LTH, Department of Computer Science or Centre or Mathematical Science
Computer science or mathematics
Black box optimization concerns the optimization of functions that can only be evaluated through numerical simulation and in which partial derivates are either not known or not defined. One way to optimize these functions consists of using consecutive function evaluations to build and refine a surrogate model, and then use this model to drive the optimization. Albeit very effective, this model-based approach is typically computationally expensive, becoming impractical when the number of input variables is greater than a few dozens and when multiple objectives are considered jointly.

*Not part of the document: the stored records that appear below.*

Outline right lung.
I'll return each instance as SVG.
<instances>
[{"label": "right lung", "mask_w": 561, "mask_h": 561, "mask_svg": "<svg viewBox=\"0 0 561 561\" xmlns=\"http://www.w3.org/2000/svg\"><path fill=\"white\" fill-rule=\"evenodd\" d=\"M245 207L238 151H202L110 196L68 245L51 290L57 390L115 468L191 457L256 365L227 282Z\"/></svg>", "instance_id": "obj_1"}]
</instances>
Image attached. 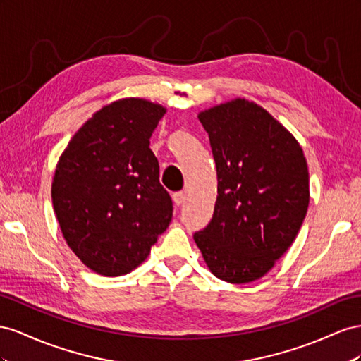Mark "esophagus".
Segmentation results:
<instances>
[{
    "instance_id": "1",
    "label": "esophagus",
    "mask_w": 361,
    "mask_h": 361,
    "mask_svg": "<svg viewBox=\"0 0 361 361\" xmlns=\"http://www.w3.org/2000/svg\"><path fill=\"white\" fill-rule=\"evenodd\" d=\"M172 198H173L175 205H181L184 201H186V193H184V192H175L172 195Z\"/></svg>"
}]
</instances>
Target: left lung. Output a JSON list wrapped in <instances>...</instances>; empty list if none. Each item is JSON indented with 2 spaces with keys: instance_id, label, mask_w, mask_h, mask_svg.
Returning <instances> with one entry per match:
<instances>
[{
  "instance_id": "left-lung-1",
  "label": "left lung",
  "mask_w": 361,
  "mask_h": 361,
  "mask_svg": "<svg viewBox=\"0 0 361 361\" xmlns=\"http://www.w3.org/2000/svg\"><path fill=\"white\" fill-rule=\"evenodd\" d=\"M218 173L213 218L193 234L219 280H259L287 251L310 201L302 148L260 106L234 99L200 113Z\"/></svg>"
}]
</instances>
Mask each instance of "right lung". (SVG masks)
<instances>
[{"label": "right lung", "instance_id": "add662e5", "mask_svg": "<svg viewBox=\"0 0 361 361\" xmlns=\"http://www.w3.org/2000/svg\"><path fill=\"white\" fill-rule=\"evenodd\" d=\"M164 111L139 98L111 102L77 131L57 163L51 197L61 233L97 274L131 272L169 226L172 200L149 148Z\"/></svg>", "mask_w": 361, "mask_h": 361}]
</instances>
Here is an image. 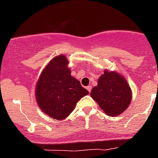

This project, financed by WASP (Wallenberg AI, Autonomous System and Software Programme, (http://wasp-sweden.org), aims at introducing innovative algorithms and methodologies to overcome the limitations of multi-objective black-box optimization. The research topic falls at the crossroads of the broader fields of black-box optimization and statistical machine learning. This project will develop statistical methods for modelling surrogate models. These models can then be queried using Bayesian optimization or similar techniques to identify values of process settings that optimize the quality of the multiple objectives, or that maximize the information gained from experiments. Using a Bayesian statistical approach augmented with user prior knowledge will enable combining information from different sources, e.g. experiments of different kinds, while accounting for the uncertainty involved in a rigorous and coherent manner. The new algorithms and methodologies will be tested on a variety of synthetic and real-world applications such as automated machine learning (AutoML), automated configuration of compilers, hardware design and computer vision.
This project is part of a collaboration with Stanford University. The student will be encouraged to apply to the WASP exchange program with Stanford to work closely with collaborators.